Human BMP-2/BMP-4 Biotinylated Antibody

Bone morphogenetic protein 2 (BMP-2) is a member of the BMP subgroup of the TGF-beta superfamily. It plays a dominant role in embryonic dorsal-ventral patterning, organogenesis, limb bud formation, and bone formation and regeneration (1, 2). Human BMP-2 is synthesized as a 396 amino acid (aa) preproprotein that contains a 23 aa signal sequence, a 259 aa prosegment, and a 114 aa mature region (3). Proteolytic removal of the propeptide enables mature BMP-2 to form active disulfide linked homodimers and heterodimers with BMP-7 (2). Mature monomeric BMP-2 is an 18 kDa glycosylated peptide with seven conserved cysteines that form a cystine knot structure (4). Mature human BMP-2 shares 100% aa sequence identity with mouse and rat BMP-2. It shares 85% aa sequence identity with human BMP-4 and less than 51% with other BMPs. BMP-2 signals through heterodimeric complexes composed of a type I receptor (Activin RI, BMPR-IA, or BMPR-IB) and a type II receptor (BMP RII or Activin RIIB) (2, 5). BMP-2 induces chondrocyte proliferation, endochondral bone formation, longitudinal bone growth, and bone and cartilage repair (6, 7).
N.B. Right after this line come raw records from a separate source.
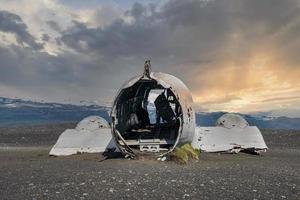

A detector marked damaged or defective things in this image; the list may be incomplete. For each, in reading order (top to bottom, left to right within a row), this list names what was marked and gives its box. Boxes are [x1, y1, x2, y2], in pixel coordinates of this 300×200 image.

wrecked airplane fuselage [110, 71, 195, 157]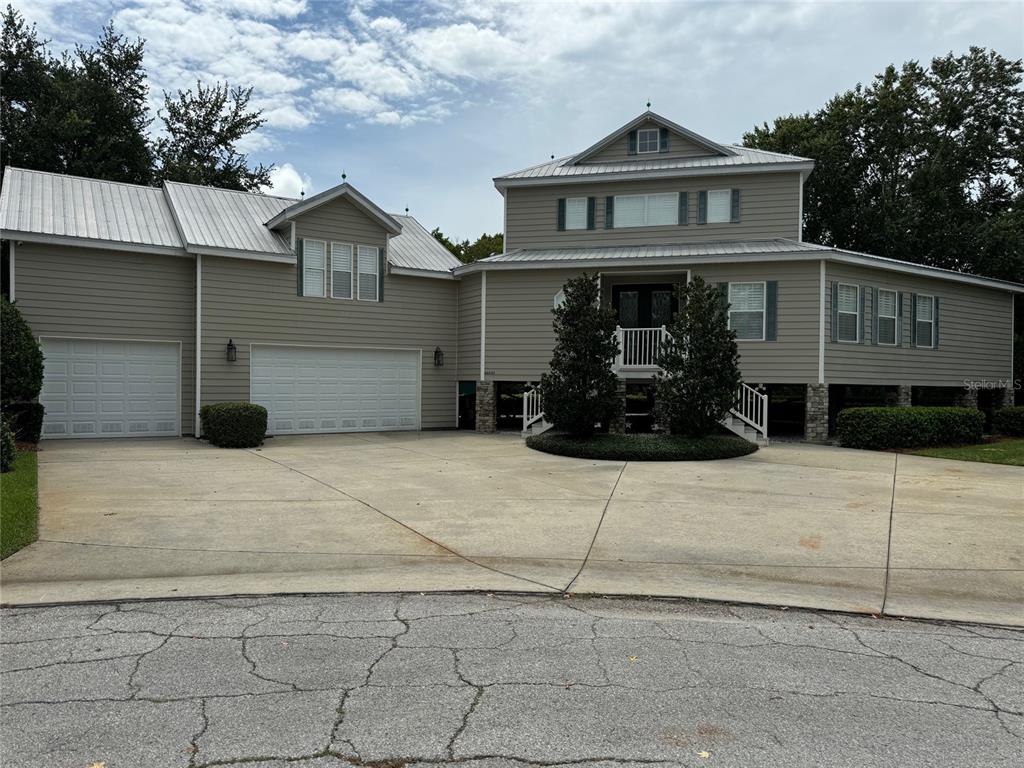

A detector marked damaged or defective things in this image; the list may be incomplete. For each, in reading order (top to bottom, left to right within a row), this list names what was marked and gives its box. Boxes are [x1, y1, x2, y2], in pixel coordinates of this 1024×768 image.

cracked pavement [0, 593, 1019, 768]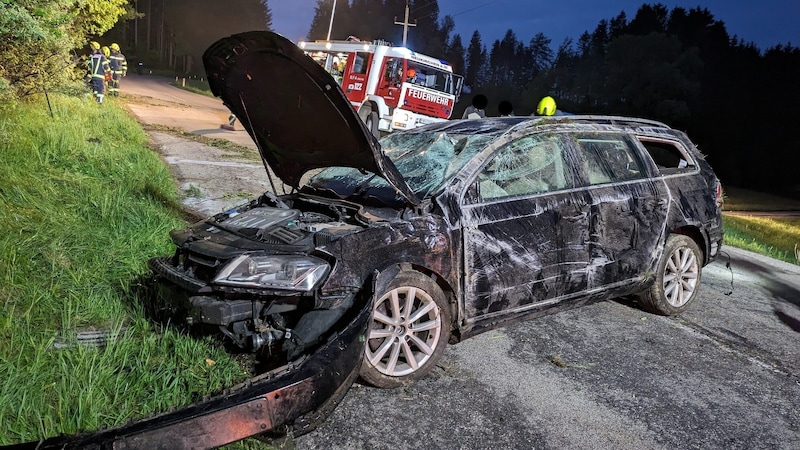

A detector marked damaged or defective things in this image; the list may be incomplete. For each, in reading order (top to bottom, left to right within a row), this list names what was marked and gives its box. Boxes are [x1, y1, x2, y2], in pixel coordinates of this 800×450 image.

crumpled hood [203, 31, 422, 206]
shattered windshield [306, 130, 494, 204]
broken headlight housing [214, 253, 330, 292]
damaged front bumper [2, 296, 372, 450]
detached bumper piece [2, 298, 372, 448]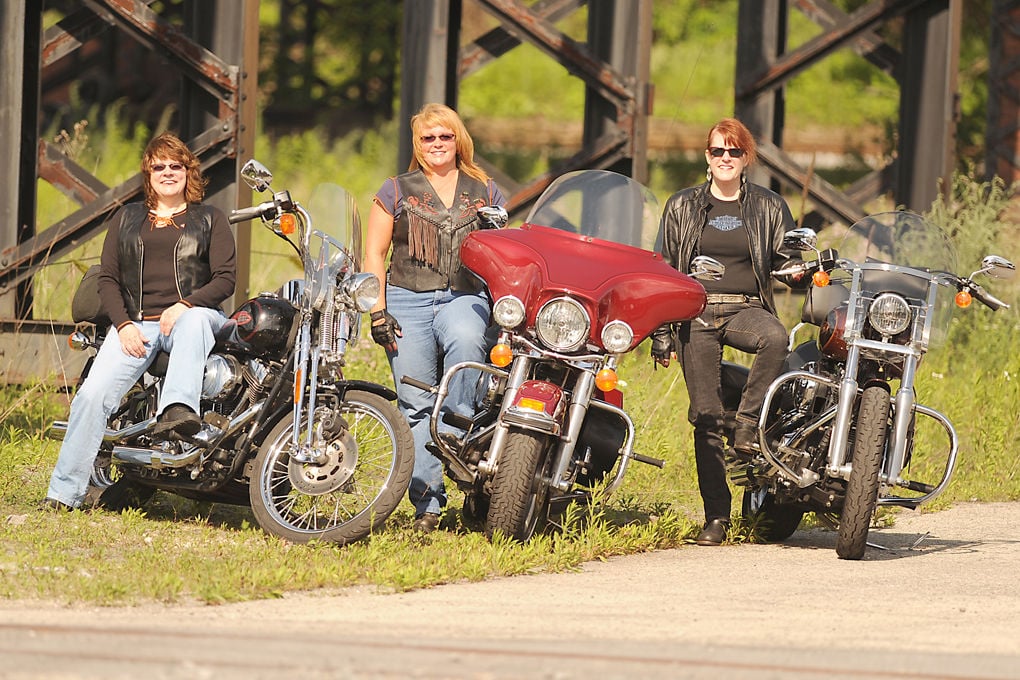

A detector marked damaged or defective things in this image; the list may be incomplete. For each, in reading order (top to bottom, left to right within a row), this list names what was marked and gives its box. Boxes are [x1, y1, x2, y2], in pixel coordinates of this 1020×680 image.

rusty steel beam [738, 0, 930, 99]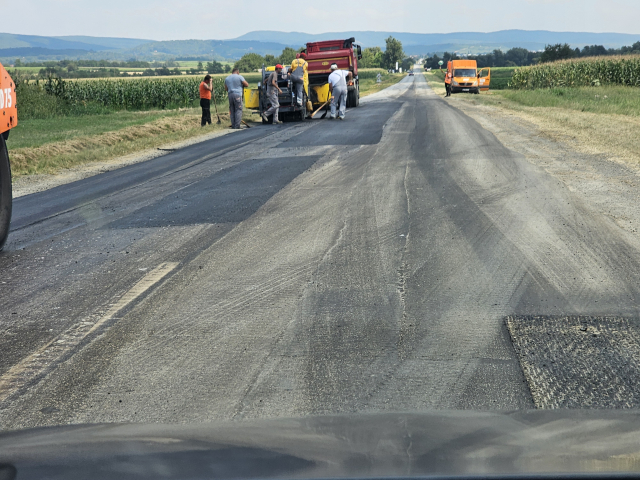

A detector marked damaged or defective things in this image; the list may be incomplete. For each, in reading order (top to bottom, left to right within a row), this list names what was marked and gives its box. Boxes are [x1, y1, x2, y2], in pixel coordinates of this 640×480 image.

asphalt patch [276, 100, 400, 147]
asphalt patch [111, 155, 320, 228]
asphalt patch [510, 316, 640, 406]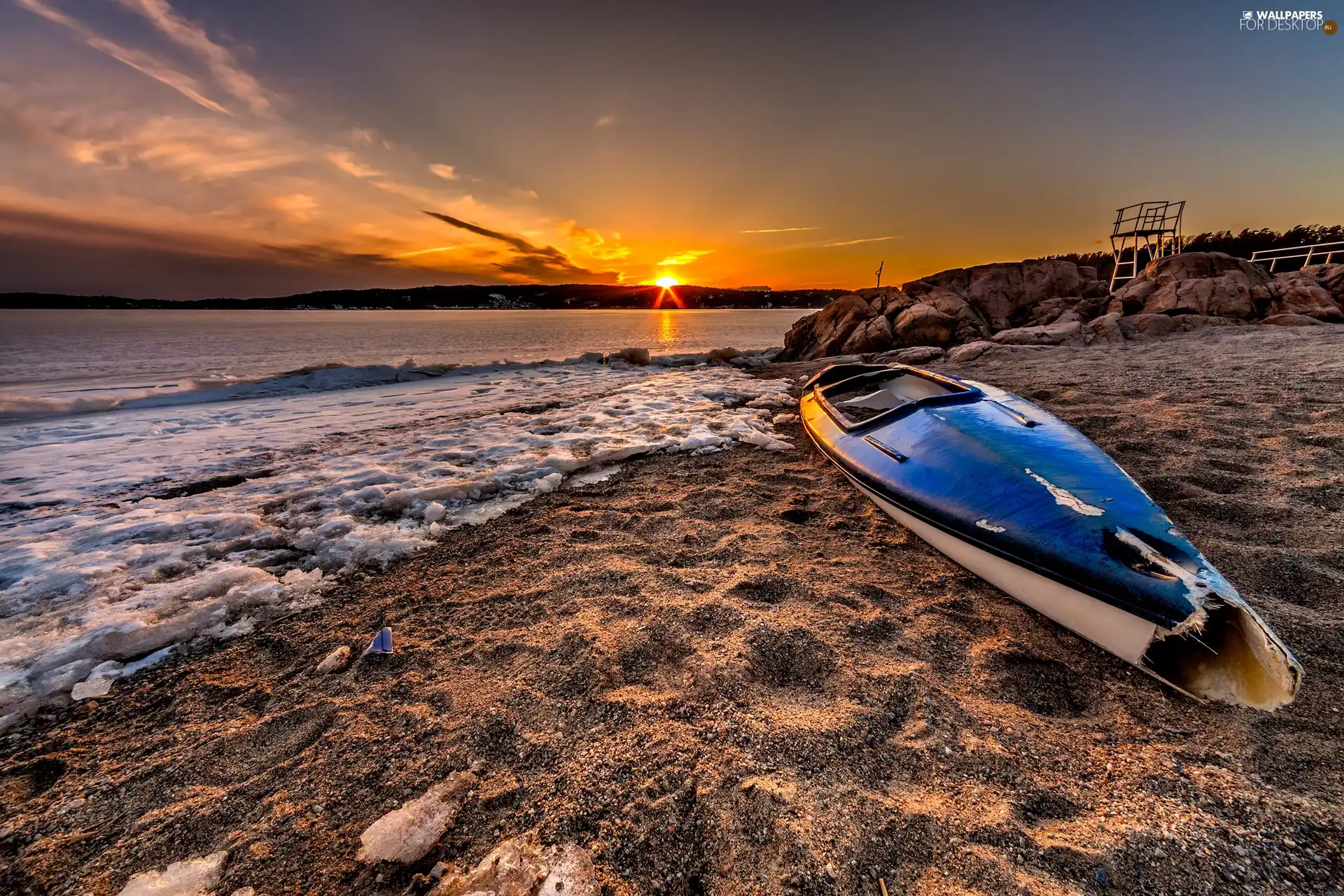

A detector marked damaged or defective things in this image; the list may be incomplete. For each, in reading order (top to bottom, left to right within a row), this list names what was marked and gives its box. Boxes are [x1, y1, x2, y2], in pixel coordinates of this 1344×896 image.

broken kayak bow [795, 363, 1301, 709]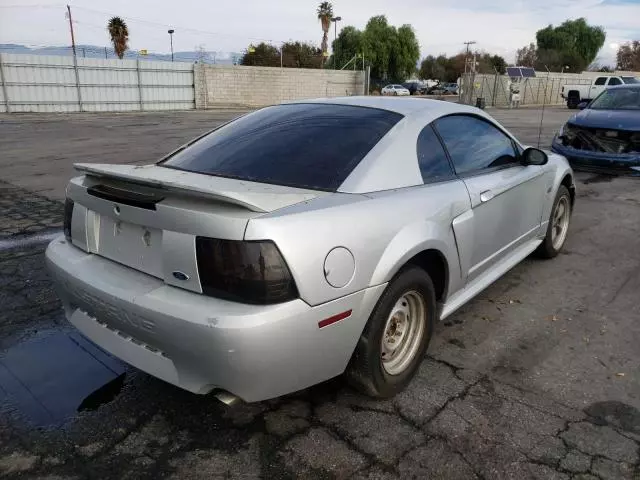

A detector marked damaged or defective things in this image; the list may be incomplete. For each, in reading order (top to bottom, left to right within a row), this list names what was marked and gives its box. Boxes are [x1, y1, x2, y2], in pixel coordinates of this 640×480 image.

blue damaged car [552, 84, 640, 174]
damaged front bumper [552, 135, 640, 176]
cracked asphalt [0, 107, 636, 478]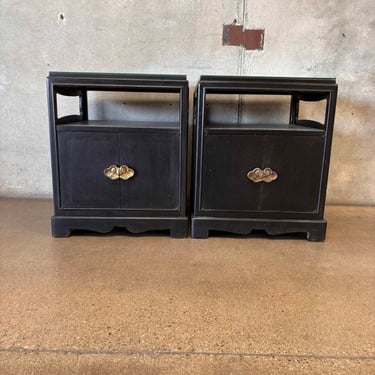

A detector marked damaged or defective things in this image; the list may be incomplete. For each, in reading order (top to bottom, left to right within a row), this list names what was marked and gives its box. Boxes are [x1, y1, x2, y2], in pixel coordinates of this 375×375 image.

rust stain on wall [223, 24, 264, 50]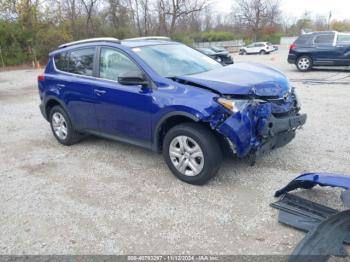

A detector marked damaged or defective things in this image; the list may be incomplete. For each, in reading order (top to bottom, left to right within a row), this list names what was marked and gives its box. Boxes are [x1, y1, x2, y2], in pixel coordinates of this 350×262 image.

detached black bumper cover [254, 113, 306, 158]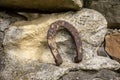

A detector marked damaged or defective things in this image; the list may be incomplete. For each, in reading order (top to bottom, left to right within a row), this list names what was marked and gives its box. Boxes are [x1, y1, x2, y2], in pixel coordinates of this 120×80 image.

rusty horseshoe [47, 20, 82, 65]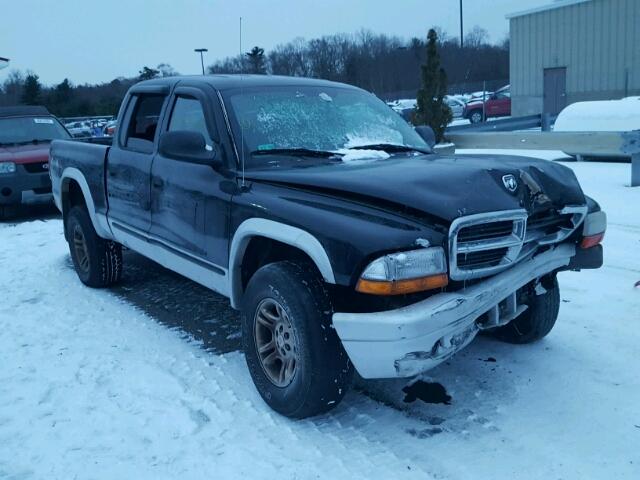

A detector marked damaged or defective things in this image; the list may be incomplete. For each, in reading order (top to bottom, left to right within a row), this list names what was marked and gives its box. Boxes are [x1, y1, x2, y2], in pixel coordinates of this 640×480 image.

damaged black pickup truck [48, 75, 604, 416]
crumpled front bumper [336, 244, 576, 378]
broken grille [448, 206, 588, 282]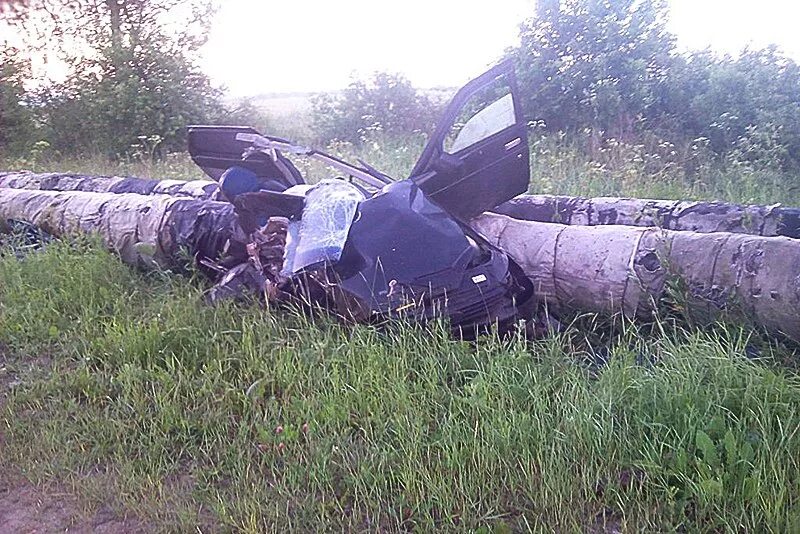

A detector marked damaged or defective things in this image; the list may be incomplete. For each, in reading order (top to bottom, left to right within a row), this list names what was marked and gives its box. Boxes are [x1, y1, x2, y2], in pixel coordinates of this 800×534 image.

shattered windshield [282, 181, 366, 276]
wrecked car [187, 60, 536, 338]
crushed car body [188, 60, 536, 338]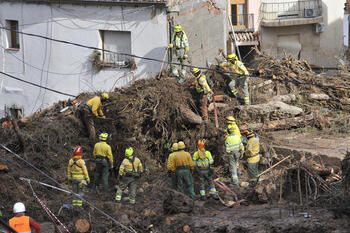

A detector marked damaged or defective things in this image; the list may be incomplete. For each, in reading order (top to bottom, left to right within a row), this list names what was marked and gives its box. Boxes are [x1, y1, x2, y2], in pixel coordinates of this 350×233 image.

damaged facade [0, 0, 168, 116]
damaged facade [260, 0, 344, 67]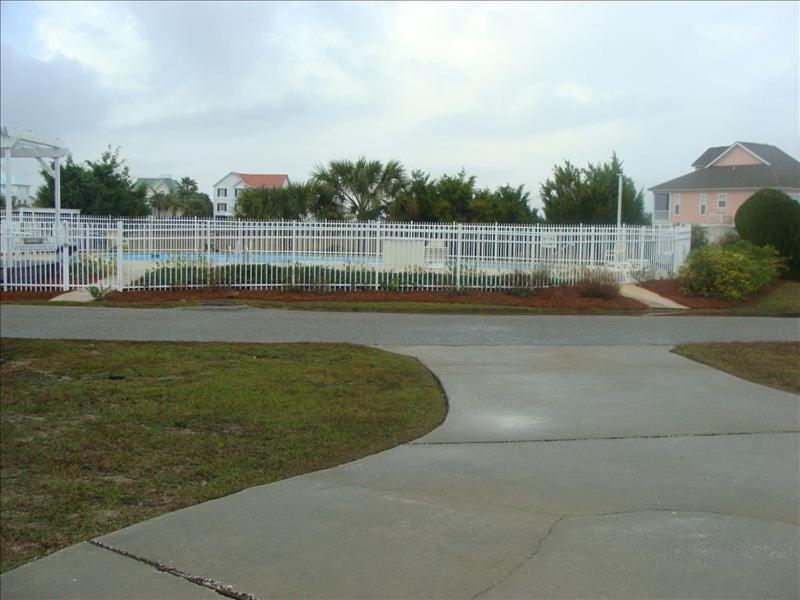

It induces ectopic bone formation or calcification by promoting osteogenic and chondrogenic differentiation in mesenchymal cells, stem cells, and vascular smooth muscle cells (2, 8‑10). BMP-2/BMP-7 heterodimers are significantly more potent than BMP-2 homodimers at inducing bone formation in vivo (11). BMP-2 also promotes the maintenance and repair of colonic epithelium, suppresses neuronal dopamine synthesis and release, induces apoptosis in medulloblastoma cells, and is required for cardiac contractility (12‑15).